Já a embriaguez ao volante do art. 306 e o racha do art. 308 têm pena máxima de três anos na forma básica, acima do limite do art. 61. Por isso não cabe transação penal nesses tipos apenas porque não houve vítima ou porque o acusado é primário.
Na lesão culposa, o art. 291 contém três exceções completas
O art. 291, parágrafo primeiro, relaciona três situações que afastam da lesão corporal culposa de trânsito os arts. 74, 76 e 88 da Lei 9.099. O primeiro inciso exige que o agente esteja sob efeito de álcool; a mesma exceção alcança qualquer outra substância psicoativa que determine dependência. O inciso segundo exige participação em via pública e abrange corrida, disputa ou competição automobilística, além de exibição ou demonstração de perícia em manobra de veículo automotor. Todas essas modalidades devem ocorrer sem autorização da autoridade competente.
O inciso terceiro alcança quem transita cinquenta quilômetros por hora acima da velocidade máxima permitida para a via. Nessas hipóteses específicas, não se aplicam composição civil com efeito penal, transação penal e representação nos termos dos três artigos indicados. A restrição pertence ao regime da lesão culposa descrito no art. 291 e não deve ser ampliada, por analogia, a todo crime de trânsito.
Condenação anterior e benefício recente podem impedir a proposta
O art. 76 impede a transação, entre outras situações, se houver condenação definitiva anterior a pena privativa de liberdade ou se o agente já tiver recebido o mesmo benefício nos cinco anos anteriores. Antecedentes, conduta social, motivos e circunstâncias também entram na avaliação legal de suficiência da medida.
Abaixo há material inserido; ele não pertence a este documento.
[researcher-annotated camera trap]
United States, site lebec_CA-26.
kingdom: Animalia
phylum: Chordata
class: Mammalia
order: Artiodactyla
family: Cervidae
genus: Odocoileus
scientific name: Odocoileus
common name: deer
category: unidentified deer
A sanção aceita e homologada não gera reincidência, conforme o parágrafo sexto, mas fica registrada para impedir novo benefício durante cinco anos e não produz efeitos civis automáticos. Reparação da vítima e responsabilidade por danos continuam a ser resolvidas pelas regras próprias.
Perguntas frequentes
Réu primário sempre tem direito à transação penal?
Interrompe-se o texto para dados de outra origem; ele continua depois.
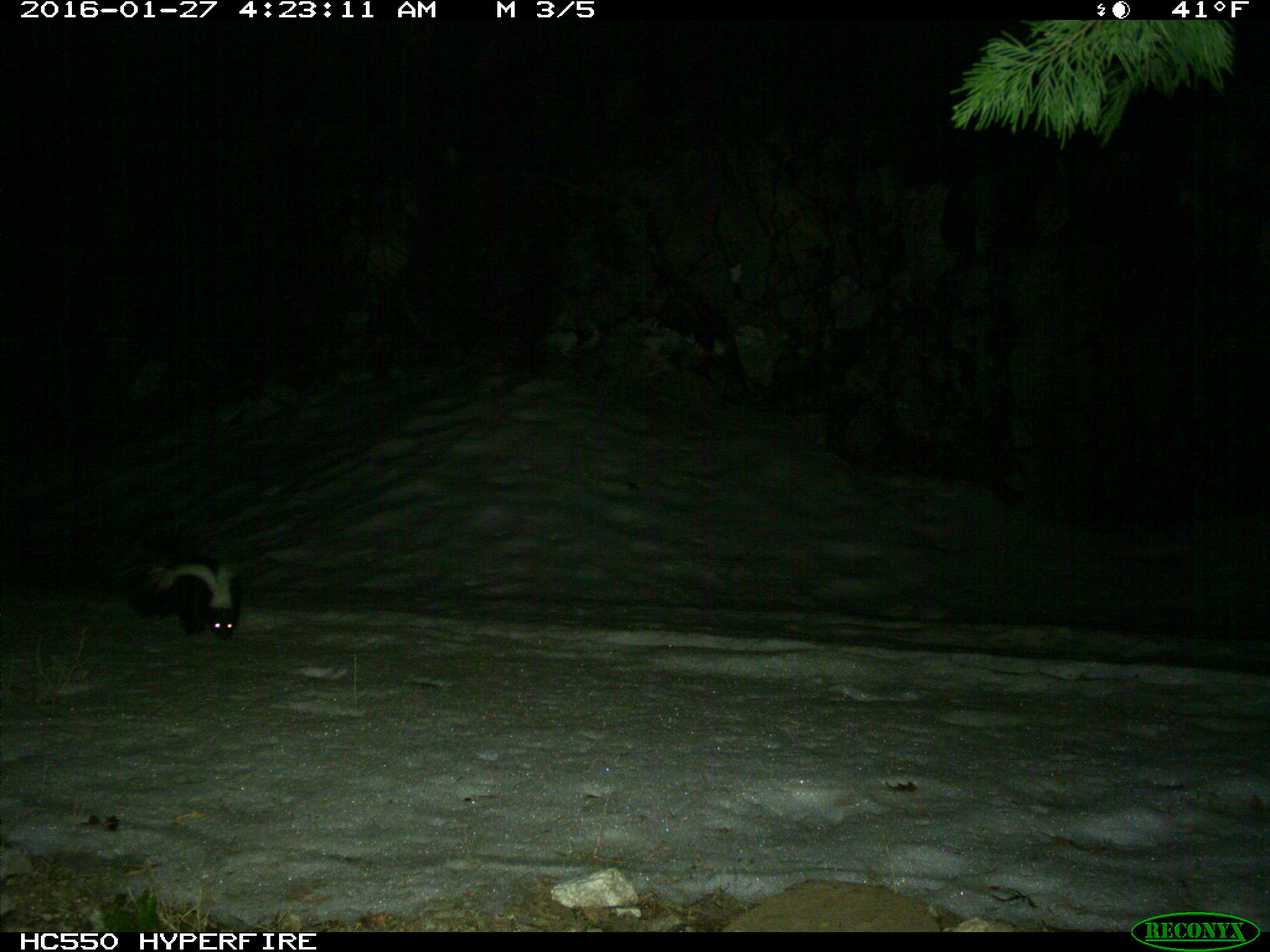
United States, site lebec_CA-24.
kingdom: Animalia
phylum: Chordata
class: Mammalia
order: Carnivora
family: Mephitidae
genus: Mephitis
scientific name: Mephitis mephitis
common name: striped skunk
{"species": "Mephitis mephitis (striped skunk)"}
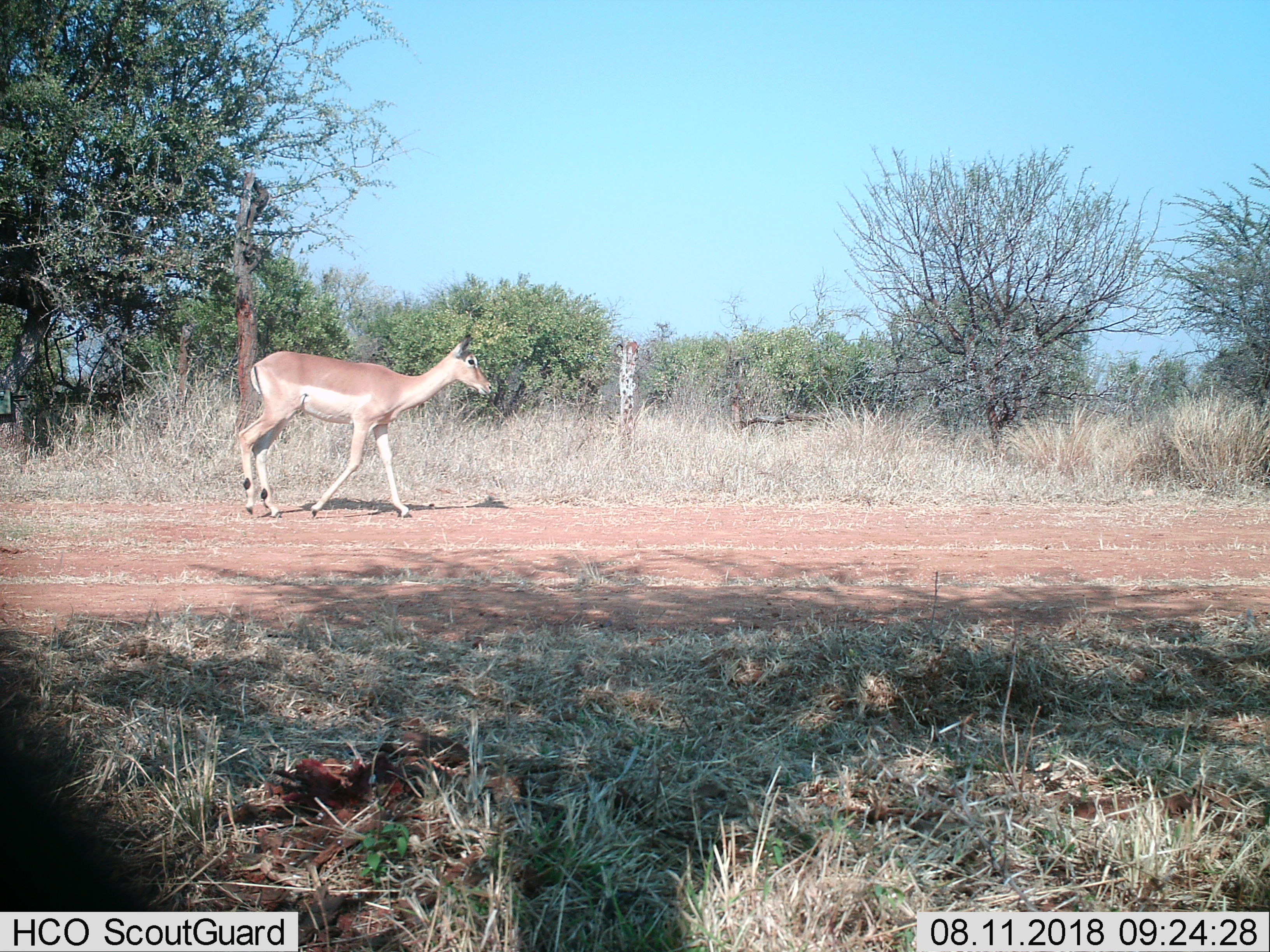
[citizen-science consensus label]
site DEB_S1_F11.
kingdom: Animalia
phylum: Chordata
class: Mammalia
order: Artiodactyla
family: Bovidae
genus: Aepyceros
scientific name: Aepyceros melampus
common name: impala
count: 1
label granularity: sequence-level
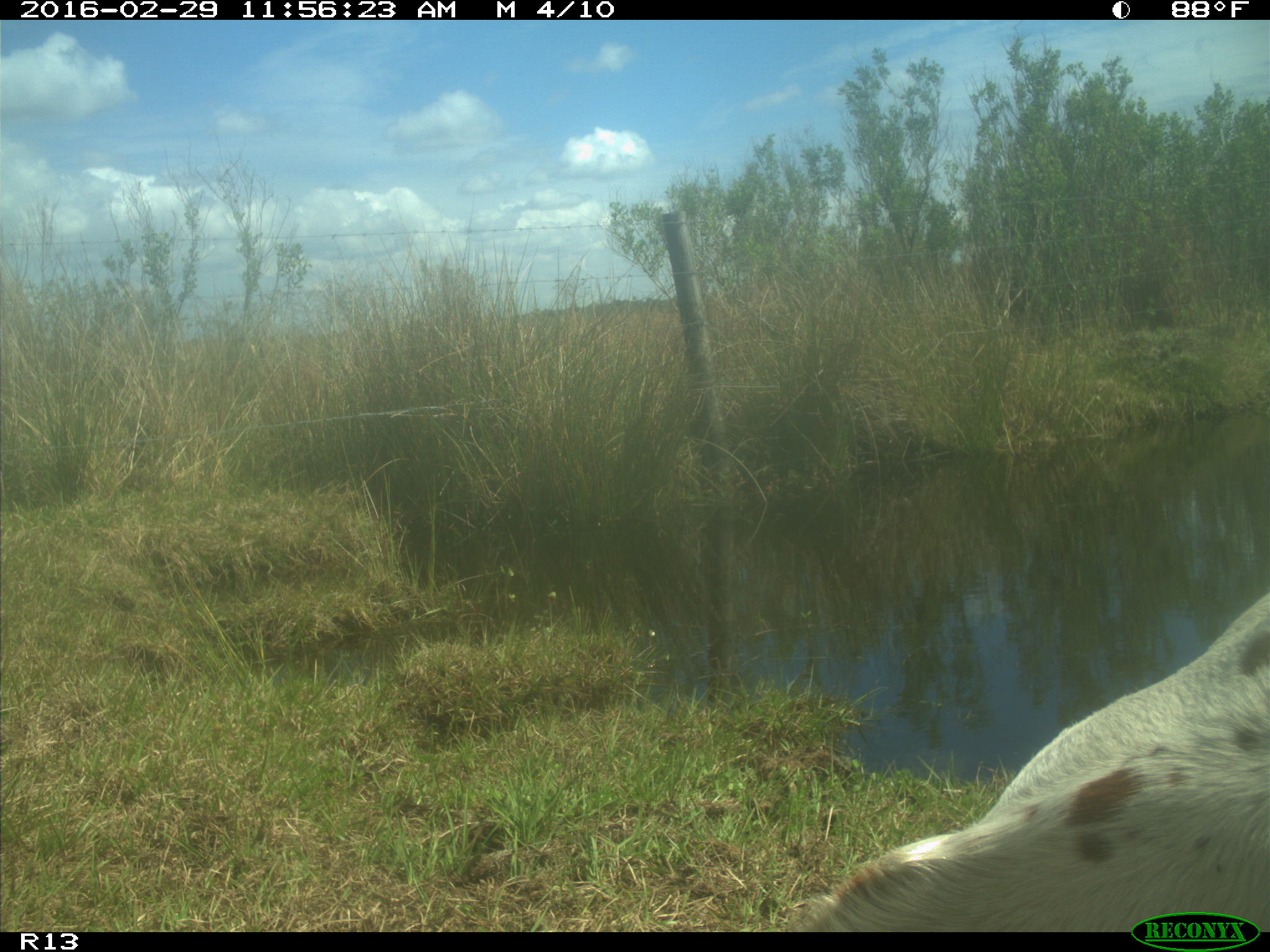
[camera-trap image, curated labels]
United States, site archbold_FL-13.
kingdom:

Não. Primariedade não substitui o limite de pena, os impedimentos do art. 76 nem as exceções do art. 291 do CTB. A proposta depende do exame completo.
Aceitar transação penal gera condenação criminal?
A homologação aplica a medida acordada, mas a lei diz que ela não importa reincidência. O registro impede novo benefício pelo prazo de cinco anos e não resolve automaticamente danos civis.